Nice Job Breaking It, Hero: The amnesiac hero - which has been left in the Library as its guardian - explores the place and breaches the Old Ones prison. If at the end the Ritual of Bending isn't correctly performed, some of them manage to get loose and wreak havoc on the Earth.
Non Standard Skill Learning: Spells are learned by praying in front of a statue. Each type of statue grants a specific spell; only one spell can be learned at the same time and praying replaces the current spell with a new one.
Noodle People: The humanoid characters (including the player character) all have an exaggeratedly large head on top of a skinny body.
Perma Stubble: A couple of the male player character heads include this.
Practical Currency: The shop currency is Artifacts, blue engraved circles which are also the (non-regenerating) mana of the game, which serves to power spells and fuel some items' abilities.
Purely Aesthetic Gender: The player character gender is selected in the library level (after the game starts) by using a mirror to customize the player character's appearance. The PC's gender and appearance don't have any effect on the gameplay itself.
Razor Floss: The Tripwire Gun is a crossbow which fires a bolt linked to a wire. While directly shooting an enemy inflicts a few points of damage, the main role of this weapon is to shoot wires to set such traps.
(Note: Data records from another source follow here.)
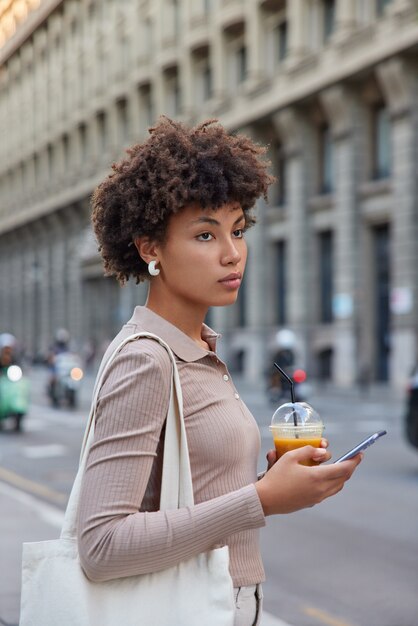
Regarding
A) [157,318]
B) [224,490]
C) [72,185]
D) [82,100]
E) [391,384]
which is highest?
[82,100]

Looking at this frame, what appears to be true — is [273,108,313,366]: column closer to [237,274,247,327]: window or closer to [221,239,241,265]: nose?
[237,274,247,327]: window

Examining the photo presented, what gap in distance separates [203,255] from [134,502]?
1.70 feet

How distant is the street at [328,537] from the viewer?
5.71m

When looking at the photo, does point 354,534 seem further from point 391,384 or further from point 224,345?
point 224,345

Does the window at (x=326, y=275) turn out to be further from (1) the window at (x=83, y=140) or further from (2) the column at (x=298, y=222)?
(1) the window at (x=83, y=140)

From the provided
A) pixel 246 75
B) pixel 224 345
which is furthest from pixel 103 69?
pixel 224 345

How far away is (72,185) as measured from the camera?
A: 53.9 meters

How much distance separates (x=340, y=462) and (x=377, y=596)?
4380mm

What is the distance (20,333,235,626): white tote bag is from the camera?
6.03 ft

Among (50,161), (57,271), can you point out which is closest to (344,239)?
(57,271)

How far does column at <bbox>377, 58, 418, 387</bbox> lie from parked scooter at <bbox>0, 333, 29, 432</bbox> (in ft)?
39.1

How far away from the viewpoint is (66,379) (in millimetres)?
22672

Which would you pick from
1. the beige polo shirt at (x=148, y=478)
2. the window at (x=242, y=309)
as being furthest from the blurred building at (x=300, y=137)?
the beige polo shirt at (x=148, y=478)

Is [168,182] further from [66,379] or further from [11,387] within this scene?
[66,379]
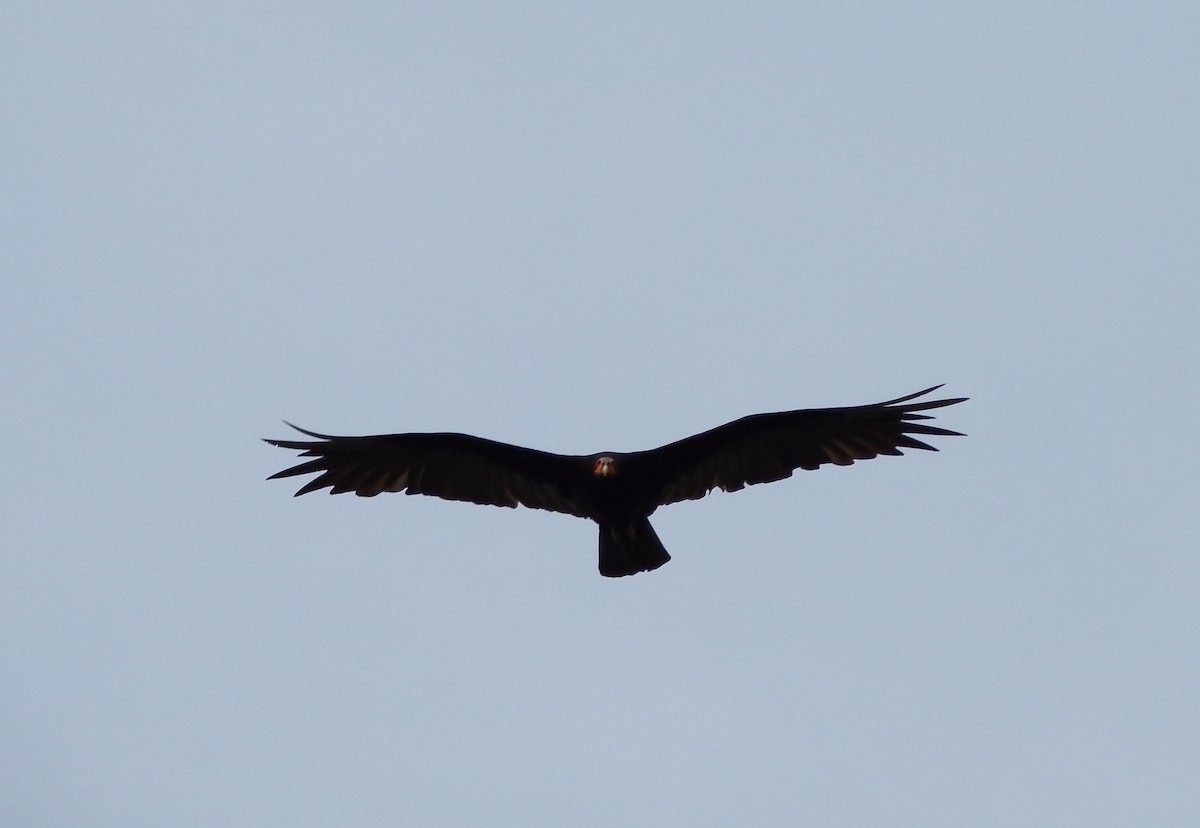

Preexisting wire traps can be found in the game from the second world on.
Schizophrenic Difficulty: It's generally agreed that the second world, Nyarlathotep, is a lot harder than the third world, R'lyeh. The second world has a number of very dangerous and annoying enemies, namely the Weeping Angel-like lizard statues, the unkillable mummies, and the lightning-fast, fireball-throwing lizardmen. The third world just has large enemies with lots of health, but who move slowly and are dealt with easily enough provided you farmed enough bullets from Dagon earlier.
Sealed Evil in a Can: The Library is actually a prison for the Old Ones. Failing to perform the Ritual of Bending sets some of them free.
Sequence Breaking: Once the later worlds are unlocked at the start of the game, it's often most efficient to take a quick tour of the topmost part of Dagon to farm for items but retrieve its soul last.
Set a Mook to Kill a Mook: There is an automatic infighting feature between monsters of different kinds. The game also includes a spell which briefly turns a monster into the player character's ally. The Mountains of Madness adds a spell that lets you summon a Shoggoth that will attack anything that moves, but since this includes you this limits its practicality.
Shoplift and Die: In the shops, stealing an item or lighting one of the dynamites on display will anger the merchant, who will attack the player character. He is a lot stronger than the identical looking monsters of the area, but he isn't invincible (a Deep One merchant can be killed with about 10 bullets, while a Star-Spawn merchant can be killed with 15. The big challenge is that they're a lot faster and shoot much more quickly than regular enemies, and the Deep One merchant can throw fireballs even though Deep Ones normally can't do that).
Spikes Of Doom: On the floor, on the walls, and sometimes under collapsing ground tiles. Hitting them drops your health by two hearts. Thankfully, the enemies aren't immune. The Mountains of Madness DLC has a ceiling-based variant in the form of falling icicles.
Stealth-Based Mission: Playing the game like this is quite effective, thank to a couple of features. Enemies only attack what they can already see, Backstab attacks inflict more damage, the Stealth Boots item allows you to walk and run without making any noise, the Cloak spell makes the player character invisible but still noisy (unless you have the Stealth Boots), the Tripwire Gun allows to set traps, and the player can throw bottles to distract enemies.
In addition, you can safely lean around corners (which can help in combat, but is invaluable for stealth), and crouch-movement is reasonably quick and almost completely silent.